Spatial questions about scenes:
--
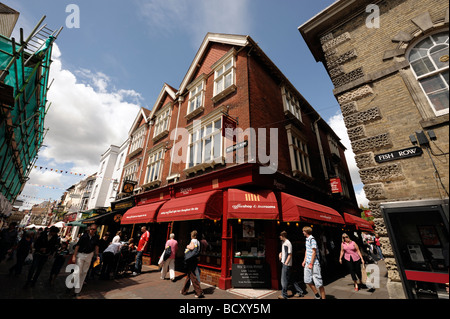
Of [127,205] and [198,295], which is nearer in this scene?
[198,295]

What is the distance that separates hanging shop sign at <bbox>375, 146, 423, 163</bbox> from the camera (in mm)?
4609

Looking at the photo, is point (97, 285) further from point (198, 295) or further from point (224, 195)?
point (224, 195)

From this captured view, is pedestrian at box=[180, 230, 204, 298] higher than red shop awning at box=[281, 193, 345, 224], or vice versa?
red shop awning at box=[281, 193, 345, 224]

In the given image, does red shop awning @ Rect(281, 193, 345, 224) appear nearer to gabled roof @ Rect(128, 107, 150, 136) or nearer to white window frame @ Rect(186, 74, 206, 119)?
white window frame @ Rect(186, 74, 206, 119)

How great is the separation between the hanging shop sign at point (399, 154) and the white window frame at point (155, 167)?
1255cm

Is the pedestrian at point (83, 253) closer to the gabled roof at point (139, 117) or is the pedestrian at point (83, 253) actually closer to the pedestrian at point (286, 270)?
the pedestrian at point (286, 270)

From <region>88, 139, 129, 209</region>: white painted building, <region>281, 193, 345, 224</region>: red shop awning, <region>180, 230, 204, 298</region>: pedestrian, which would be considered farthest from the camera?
<region>88, 139, 129, 209</region>: white painted building

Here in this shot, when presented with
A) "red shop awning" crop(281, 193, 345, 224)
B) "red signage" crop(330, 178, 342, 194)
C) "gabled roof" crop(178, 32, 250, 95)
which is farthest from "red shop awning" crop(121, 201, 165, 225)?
"red signage" crop(330, 178, 342, 194)

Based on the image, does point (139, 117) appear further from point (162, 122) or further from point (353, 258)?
Result: point (353, 258)

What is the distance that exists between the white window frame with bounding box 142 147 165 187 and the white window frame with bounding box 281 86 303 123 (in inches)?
392

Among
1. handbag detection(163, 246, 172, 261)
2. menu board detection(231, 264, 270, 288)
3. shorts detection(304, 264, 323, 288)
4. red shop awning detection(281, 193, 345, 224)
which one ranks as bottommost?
menu board detection(231, 264, 270, 288)

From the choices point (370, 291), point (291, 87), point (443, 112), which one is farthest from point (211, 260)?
point (291, 87)

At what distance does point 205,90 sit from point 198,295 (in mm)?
11441

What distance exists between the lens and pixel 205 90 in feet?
40.7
--
What to work on:
Copy word for word the part that begins with the line containing "Is the pedestrian at point (83, 253) closer" and runs through the last of the lines.

Solution to this problem:
Is the pedestrian at point (83, 253) closer to the gabled roof at point (139, 117) or is the pedestrian at point (83, 253) actually closer to the pedestrian at point (286, 270)?
the pedestrian at point (286, 270)

From <region>88, 139, 129, 209</region>: white painted building, <region>281, 193, 345, 224</region>: red shop awning, <region>180, 230, 204, 298</region>: pedestrian, which would be considered farthest from the camera?
<region>88, 139, 129, 209</region>: white painted building

Here in this shot, when presented with
A) "red shop awning" crop(281, 193, 345, 224)
B) "red signage" crop(330, 178, 342, 194)
C) "gabled roof" crop(178, 32, 250, 95)
which is farthest from "red shop awning" crop(121, 201, 165, 225)?
"red signage" crop(330, 178, 342, 194)

Based on the image, does point (139, 117) appear further from point (162, 122) or further from point (353, 258)?
Result: point (353, 258)

What is the distance that exists between the white window frame with bounding box 142 147 165 187 and the white window frame with bounding box 281 86 303 123 (in inches)?
392

Among
1. handbag detection(163, 246, 172, 261)
2. menu board detection(231, 264, 270, 288)
3. shorts detection(304, 264, 323, 288)
4. red shop awning detection(281, 193, 345, 224)
which one ranks as bottommost?
menu board detection(231, 264, 270, 288)

From the choices point (370, 291), point (291, 87), point (443, 112), which one is farthest from point (211, 260)?
point (291, 87)

At what distance does point 205,90 sit from point 198,295 (in mm)?
11441

What distance exists between the lens and pixel 205 90 in feet?
40.7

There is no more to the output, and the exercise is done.